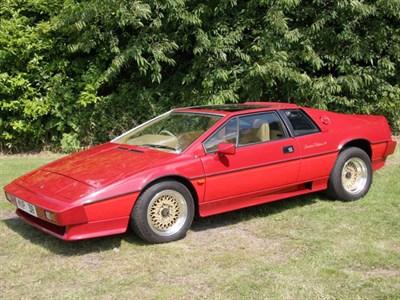 Lot 71 - 1987 Lotus Turbo Esprit HC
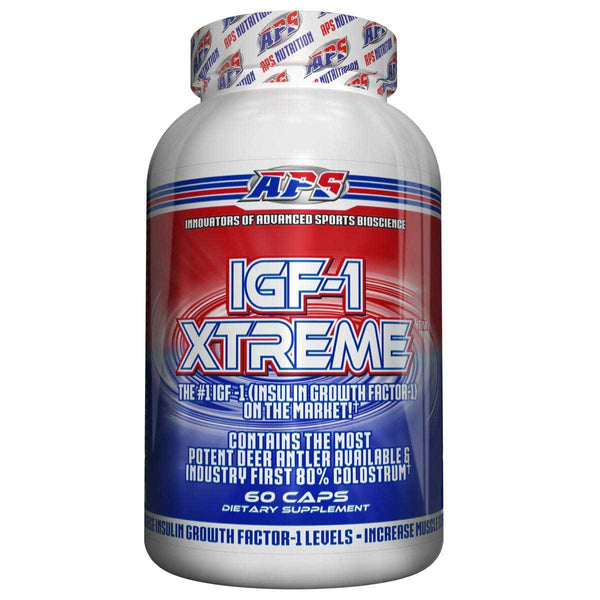 APS Nutrition IGF-1 XTREME 60 Caps Sports Performance & - Recovery APS Nutrition  (1381505957911)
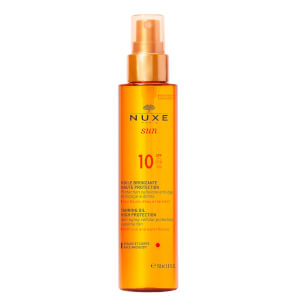 NUXE Sun Tanning Oil Face and Body SPF 10 (150ml) - Exclusive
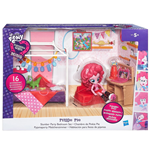 Brinquedo My little pony 227673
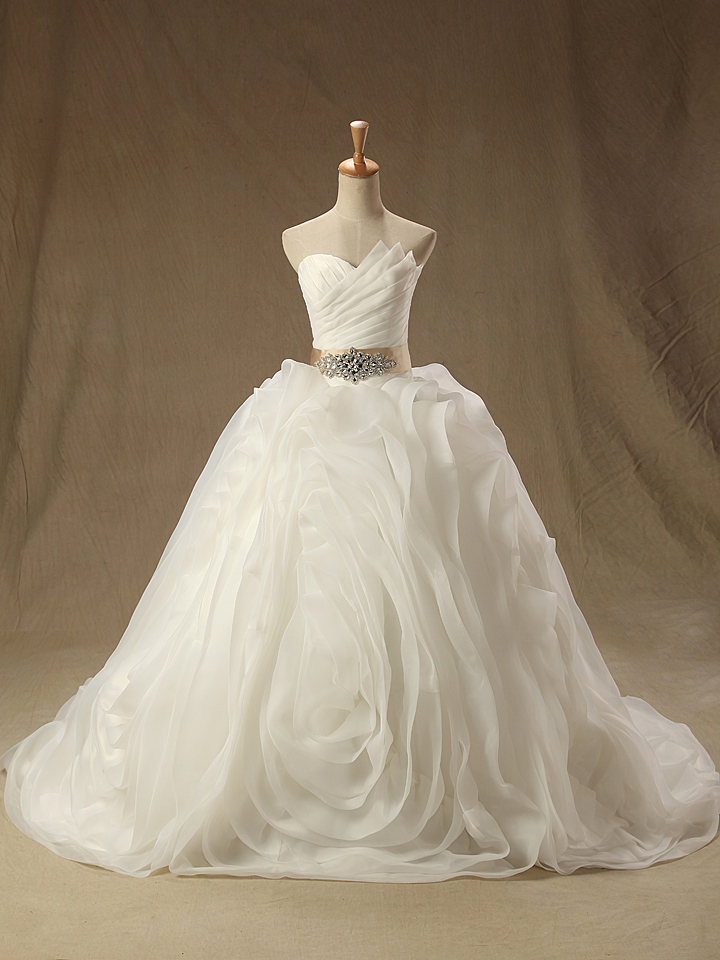 2016 Real Image Wedding Dresses Vestidos de Novia Sparkle White Ball Gown Lace Up Organza Ruched Wedding Dress Bridal Gowns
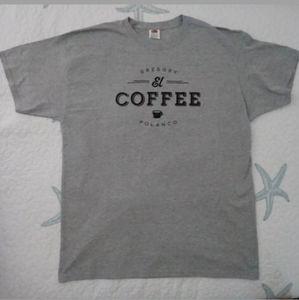 SGA Gregory Polanco T-Shirt XL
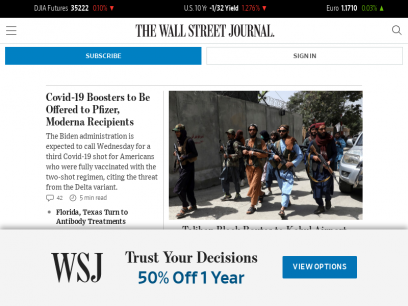 The Wall Street Journal - Breaking News, Business, Financial & Economic News, World News and Video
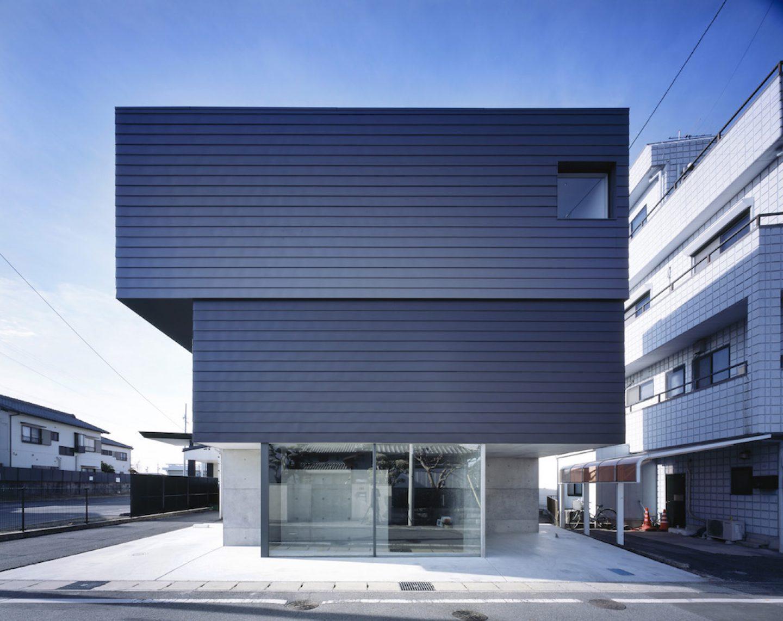 APOLLO_Architecture02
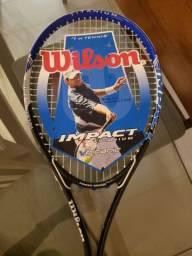 Raquete Wilson nunca usada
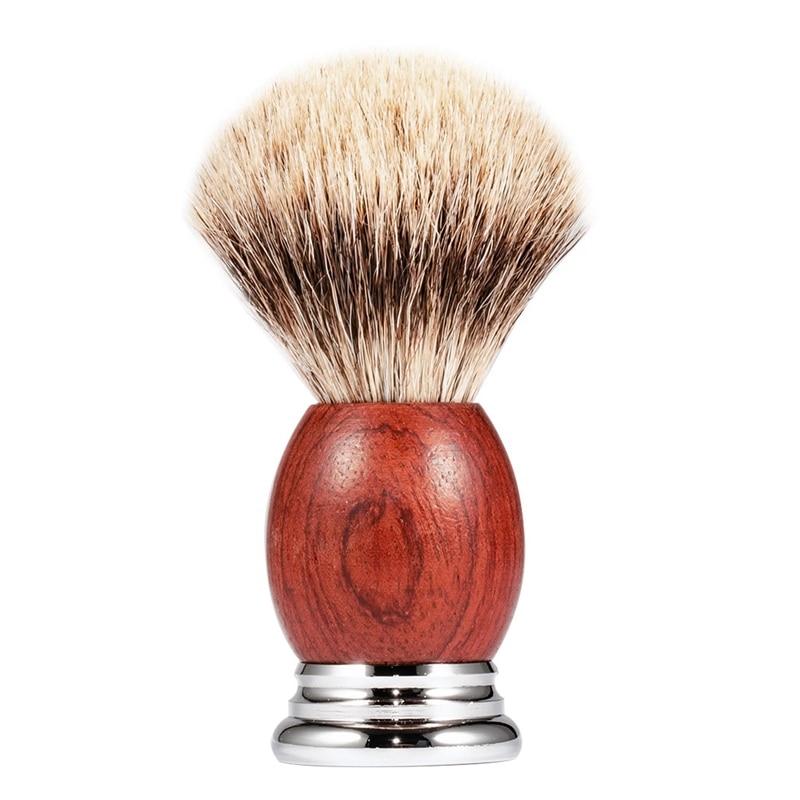 Мужская щетка для бритья, деревянная ручка для бритья волос, прибор для чистки бороды на лице, высококачественный салонный инструмент, безопасная бритва, щетка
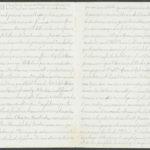 Pakketje brieven en postkaarten van 1915, item 72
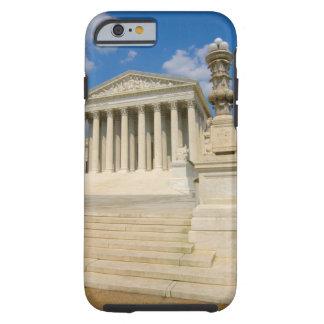 Washington, DC, edificio del Tribunal Supremo Funda Resistente iPhone 6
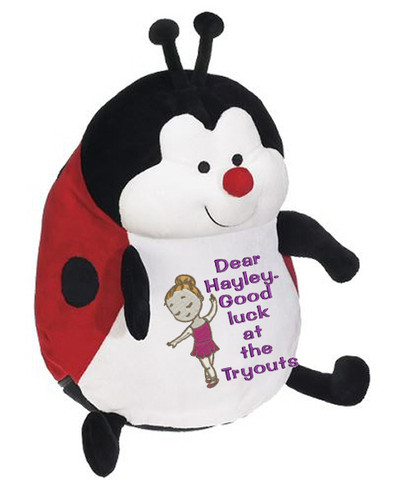 Personalised Message Bear - Ladybug Red Embroider Buddy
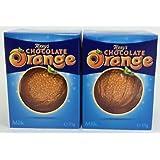 【テリーズ】【イギリス土産】オレンジチョコレートミルク175g (175g×【2個】)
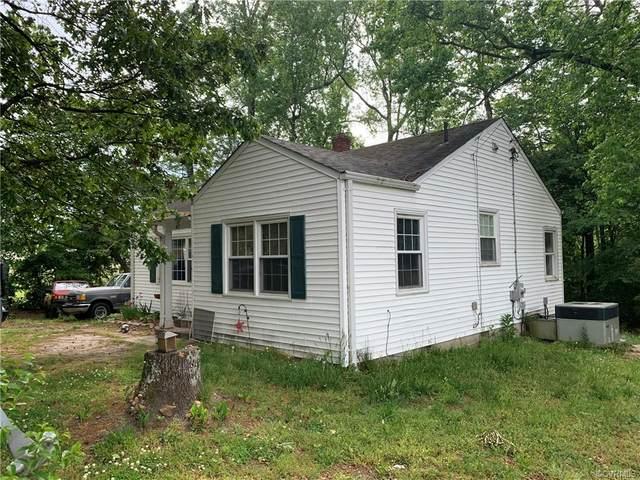 413 E North Street, Wakefield, VA 23888 (MLS #2113327) :: Treehouse Realty VA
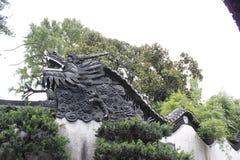 Gardien 2 de jardin de Changhaï Yu photos stock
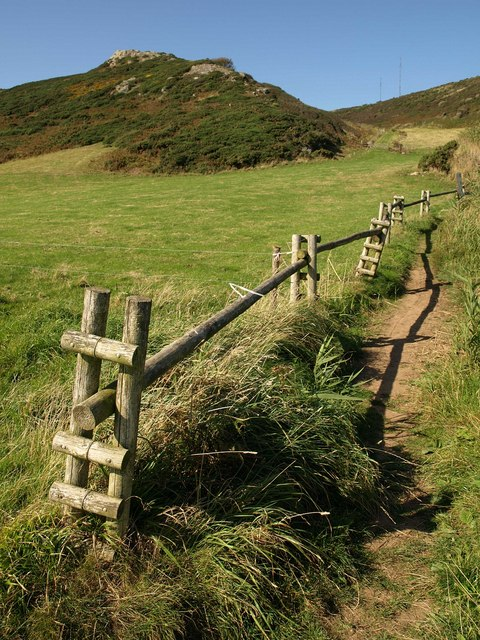 Fence by coast path above Great Mattiscombe Sand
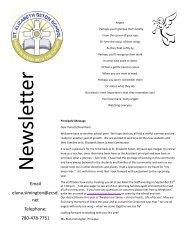 School Info - St Elizabeth Seton - Edmonton Catholic Schools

________

The problem
Skip the pictures. Restate exactly the lines from the start of the entries through the line containing "Pakketje brieven en", both ends included.

Solution to the exercise
 Lot 71 - 1987 Lotus Turbo Esprit HC
 APS Nutrition IGF-1 XTREME 60 Caps Sports Performance & - Recovery APS Nutrition  (1381505957911)
 NUXE Sun Tanning Oil Face and Body SPF 10 (150ml) - Exclusive
 Brinquedo My little pony 227673
 2016 Real Image Wedding Dresses Vestidos de Novia Sparkle White Ball Gown Lace Up Organza Ruched Wedding Dress Bridal Gowns
 SGA Gregory Polanco T-Shirt XL
 The Wall Street Journal - Breaking News, Business, Financial & Economic News, World News and Video
 APOLLO_Architecture02
 Raquete Wilson nunca usada
 Мужская щетка для бритья, деревянная ручка для бритья волос, прибор для чистки бороды на лице, высококачественный салонный инструмент, безопасная бритва, щетка
 Pakketje brieven en postkaarten van 1915, item 72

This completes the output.